Supplied passage:
'''

I have the following code:
df.groupby(["id", "year"], as_index=False).agg({"brand":"first", "color":"first"})
However, I have some values that are NaN. I want to select the first value that is not NaN.
Suppose my dataframe looks like this:
id | year | brand | color |
---|---|---|---|
001 | 2010 | NaN | Blue |
001 | 2010 | Audi | NaN |
001 | 2010 | Audo | Blue |
001 | 2011 | Bmw | NaN |
001 | 2011 | NaN | NaN |
001 | 2012 | BMW | Green |
002 | 2010 | Tesla | White |
I want to find all unique combinations of id and year,i.e. df.groupby(["id", "year"])
and then find the first non-NaN value. The motivation behind this is that a have a large and messy data set with many missing values and many typos. In the example table I also simulated a typo. Note that it is irrelevant whether the typo is first and gets chosen, as long as I keep track of the data per combination of id and year. Typos are a completely separate problem for now.
The desired output would be:
id | year | brand | color |
---|---|---|---|
001 | 2010 | Audi | Blue |
001 | 2011 | BMW | NaN |
001 | 2012 | BMW | Green |
002 | 2010 | Tesla | White |
This approach will produce the below output.
df1 = df.groupby(['id', 'year']).agg({
'brand': lambda x: x.dropna().iloc[0] if x.dropna().any() else np.nan,
'color': lambda x: x.dropna().iloc[0] if x.dropna().any() else np.nan,
}).reset_index()
print(df1)
Using a costume function:
def get_first_non_nan(x):
return x.dropna().iloc[0] if x.dropna().any() else np.nan
df1 = df.groupby(['id', 'year']).agg({
'brand': get_first_non_nan,
'color': get_first_non_nan,
}).reset_index()
print(df1)
id year brand color
0 001 2010 Audi Blue
1 001 2011 Bmw NaN
2 001 2012 BMW Green
3 002 2010 Tesla White

'''

What is asked:
[1] From the pandas thread, write out the text starting with "Suppose my dataframe" and going on through "problem for now.".
[2] In the pandas thread, what does the poster call a completely separate problem for now?
The entries that follow the pandas thread have nothing to do with it.

Data records:

'''

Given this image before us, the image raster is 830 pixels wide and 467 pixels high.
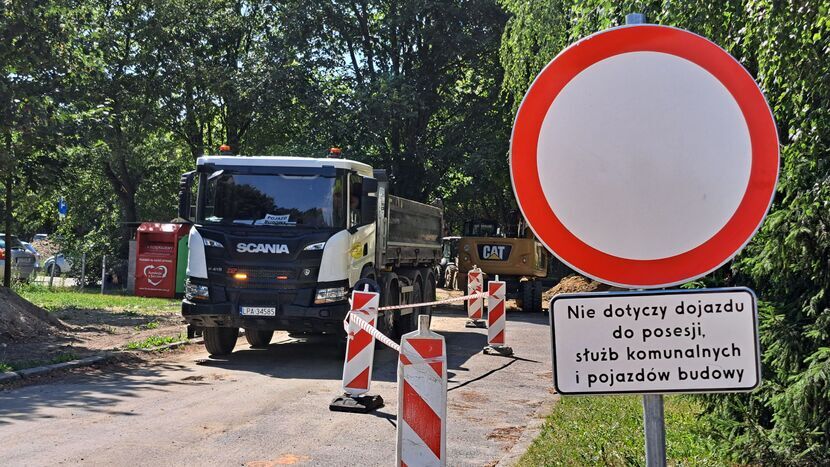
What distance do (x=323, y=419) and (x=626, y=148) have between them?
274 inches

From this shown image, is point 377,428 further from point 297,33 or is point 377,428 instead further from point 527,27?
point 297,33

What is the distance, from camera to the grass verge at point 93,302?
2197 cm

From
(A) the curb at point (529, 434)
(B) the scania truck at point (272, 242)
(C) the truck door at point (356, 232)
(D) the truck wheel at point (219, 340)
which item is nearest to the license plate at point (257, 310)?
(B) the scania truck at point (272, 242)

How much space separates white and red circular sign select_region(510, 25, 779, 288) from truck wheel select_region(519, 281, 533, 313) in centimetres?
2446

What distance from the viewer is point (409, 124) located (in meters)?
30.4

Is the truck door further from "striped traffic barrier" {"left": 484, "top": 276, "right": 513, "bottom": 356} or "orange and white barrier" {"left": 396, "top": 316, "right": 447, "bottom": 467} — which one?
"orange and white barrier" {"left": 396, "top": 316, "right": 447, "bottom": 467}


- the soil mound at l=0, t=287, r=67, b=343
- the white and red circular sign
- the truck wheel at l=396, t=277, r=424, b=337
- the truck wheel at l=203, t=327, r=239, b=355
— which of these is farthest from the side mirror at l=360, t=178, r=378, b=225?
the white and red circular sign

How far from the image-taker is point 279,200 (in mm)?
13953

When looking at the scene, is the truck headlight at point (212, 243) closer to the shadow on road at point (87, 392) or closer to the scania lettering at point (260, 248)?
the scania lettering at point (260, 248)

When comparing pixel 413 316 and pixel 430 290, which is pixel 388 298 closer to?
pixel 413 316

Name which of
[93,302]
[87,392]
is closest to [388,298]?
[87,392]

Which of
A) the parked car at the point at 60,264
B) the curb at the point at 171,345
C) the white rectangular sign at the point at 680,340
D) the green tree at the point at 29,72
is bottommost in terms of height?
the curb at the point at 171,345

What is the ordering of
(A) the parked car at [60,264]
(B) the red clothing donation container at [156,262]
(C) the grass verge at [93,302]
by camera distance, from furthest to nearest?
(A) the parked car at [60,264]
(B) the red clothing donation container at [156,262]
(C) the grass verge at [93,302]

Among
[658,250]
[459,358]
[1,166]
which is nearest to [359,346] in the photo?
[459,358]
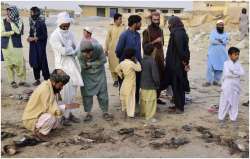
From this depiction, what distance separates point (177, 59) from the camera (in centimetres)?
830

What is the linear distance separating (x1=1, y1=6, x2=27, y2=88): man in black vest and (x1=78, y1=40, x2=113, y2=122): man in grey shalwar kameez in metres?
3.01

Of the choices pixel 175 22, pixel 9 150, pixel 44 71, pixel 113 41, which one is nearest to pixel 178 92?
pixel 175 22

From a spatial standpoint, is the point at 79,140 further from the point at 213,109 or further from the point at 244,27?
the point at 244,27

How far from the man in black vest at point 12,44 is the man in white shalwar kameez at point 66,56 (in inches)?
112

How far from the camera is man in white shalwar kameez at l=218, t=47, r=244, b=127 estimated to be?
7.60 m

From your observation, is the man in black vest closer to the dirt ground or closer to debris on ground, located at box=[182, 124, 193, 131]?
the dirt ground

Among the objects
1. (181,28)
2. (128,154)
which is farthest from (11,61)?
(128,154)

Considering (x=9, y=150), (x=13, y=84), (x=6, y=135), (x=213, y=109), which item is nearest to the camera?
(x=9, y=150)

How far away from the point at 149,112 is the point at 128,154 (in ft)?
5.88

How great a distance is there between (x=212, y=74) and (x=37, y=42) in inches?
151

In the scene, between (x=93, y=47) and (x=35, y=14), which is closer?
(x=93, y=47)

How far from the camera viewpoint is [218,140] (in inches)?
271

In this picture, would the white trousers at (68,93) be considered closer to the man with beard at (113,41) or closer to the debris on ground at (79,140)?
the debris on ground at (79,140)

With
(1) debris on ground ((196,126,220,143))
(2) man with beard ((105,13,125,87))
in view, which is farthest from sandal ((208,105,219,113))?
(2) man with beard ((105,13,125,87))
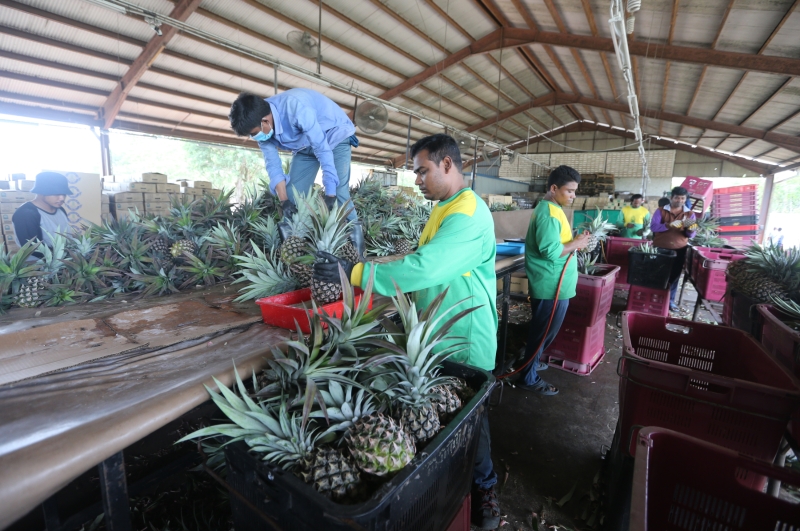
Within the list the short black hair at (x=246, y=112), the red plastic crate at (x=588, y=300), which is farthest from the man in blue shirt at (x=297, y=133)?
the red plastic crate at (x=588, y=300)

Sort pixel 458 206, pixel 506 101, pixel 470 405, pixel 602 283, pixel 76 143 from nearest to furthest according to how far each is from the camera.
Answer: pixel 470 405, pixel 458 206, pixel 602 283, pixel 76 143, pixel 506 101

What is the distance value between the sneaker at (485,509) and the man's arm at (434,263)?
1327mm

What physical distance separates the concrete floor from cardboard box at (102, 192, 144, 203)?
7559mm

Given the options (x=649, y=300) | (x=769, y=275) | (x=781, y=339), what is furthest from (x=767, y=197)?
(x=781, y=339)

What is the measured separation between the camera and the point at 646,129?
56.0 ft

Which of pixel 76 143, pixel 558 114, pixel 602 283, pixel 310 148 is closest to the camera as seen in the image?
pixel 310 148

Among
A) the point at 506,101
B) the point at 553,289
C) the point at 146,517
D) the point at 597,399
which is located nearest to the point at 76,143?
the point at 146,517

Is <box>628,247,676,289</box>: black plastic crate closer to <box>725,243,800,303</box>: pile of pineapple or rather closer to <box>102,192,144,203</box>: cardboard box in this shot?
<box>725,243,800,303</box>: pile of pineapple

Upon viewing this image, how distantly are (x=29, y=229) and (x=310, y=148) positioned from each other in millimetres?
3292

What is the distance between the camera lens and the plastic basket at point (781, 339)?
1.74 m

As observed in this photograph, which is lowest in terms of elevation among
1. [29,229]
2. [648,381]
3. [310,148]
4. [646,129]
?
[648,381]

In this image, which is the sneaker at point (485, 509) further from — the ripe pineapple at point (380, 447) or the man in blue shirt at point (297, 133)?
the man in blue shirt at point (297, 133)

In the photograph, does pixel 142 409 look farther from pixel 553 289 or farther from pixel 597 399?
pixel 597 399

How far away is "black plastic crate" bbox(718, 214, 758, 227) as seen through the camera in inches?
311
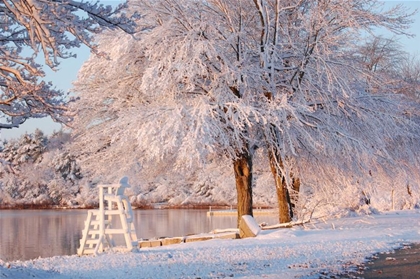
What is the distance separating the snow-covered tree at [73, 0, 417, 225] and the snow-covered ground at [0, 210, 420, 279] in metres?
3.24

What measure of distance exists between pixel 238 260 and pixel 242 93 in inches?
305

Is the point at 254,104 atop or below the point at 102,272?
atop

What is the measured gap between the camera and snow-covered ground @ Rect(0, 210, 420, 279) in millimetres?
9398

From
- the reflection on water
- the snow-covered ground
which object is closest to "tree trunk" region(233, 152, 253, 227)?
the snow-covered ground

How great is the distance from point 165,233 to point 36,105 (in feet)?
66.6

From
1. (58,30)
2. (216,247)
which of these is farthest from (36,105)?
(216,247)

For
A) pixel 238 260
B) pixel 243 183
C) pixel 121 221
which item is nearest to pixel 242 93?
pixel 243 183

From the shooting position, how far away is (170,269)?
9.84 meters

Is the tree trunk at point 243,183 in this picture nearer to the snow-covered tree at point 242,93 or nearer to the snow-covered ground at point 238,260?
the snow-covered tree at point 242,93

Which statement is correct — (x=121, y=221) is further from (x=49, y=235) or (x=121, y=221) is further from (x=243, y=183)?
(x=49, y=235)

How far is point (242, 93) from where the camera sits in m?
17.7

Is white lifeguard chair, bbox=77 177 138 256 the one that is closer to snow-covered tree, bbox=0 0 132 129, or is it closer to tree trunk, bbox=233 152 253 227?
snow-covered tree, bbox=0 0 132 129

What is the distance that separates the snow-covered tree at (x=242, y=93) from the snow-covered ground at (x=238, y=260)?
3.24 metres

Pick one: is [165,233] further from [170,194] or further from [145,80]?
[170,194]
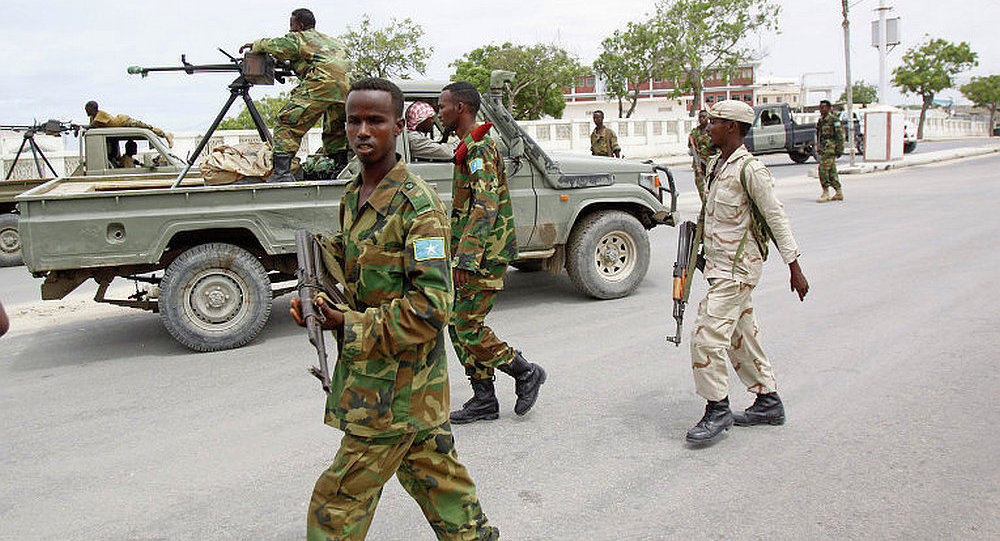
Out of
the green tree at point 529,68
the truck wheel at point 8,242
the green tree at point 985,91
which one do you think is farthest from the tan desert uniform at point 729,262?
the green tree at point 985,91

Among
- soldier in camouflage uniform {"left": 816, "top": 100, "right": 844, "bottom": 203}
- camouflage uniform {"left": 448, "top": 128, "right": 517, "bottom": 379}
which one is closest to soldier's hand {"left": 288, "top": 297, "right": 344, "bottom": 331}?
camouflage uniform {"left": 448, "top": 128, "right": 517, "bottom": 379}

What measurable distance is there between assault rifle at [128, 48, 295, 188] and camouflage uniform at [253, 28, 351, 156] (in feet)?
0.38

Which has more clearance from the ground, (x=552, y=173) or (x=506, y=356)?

'''

Answers for the tasks:
[1]
Suppose my dataframe looks like this:
id | year | brand | color |
---|---|---|---|
001 | 2010 | NaN | Blue |
001 | 2010 | Audi | NaN |
001 | 2010 | Audo | Blue |
001 | 2011 | Bmw | NaN |
001 | 2011 | NaN | NaN |
001 | 2012 | BMW | Green |
002 | 2010 | Tesla | White |
I want to find all unique combinations of id and year,i.e. df.groupby(["id", "year"])
and then find the first non-NaN value. The motivation behind this is that a have a large and messy data set with many missing values and many typos. In the example table I also simulated a typo. Note that it is irrelevant whether the typo is first and gets chosen, as long as I keep track of the data per combination of id and year. Typos are a completely separate problem for now.

[2] Typos.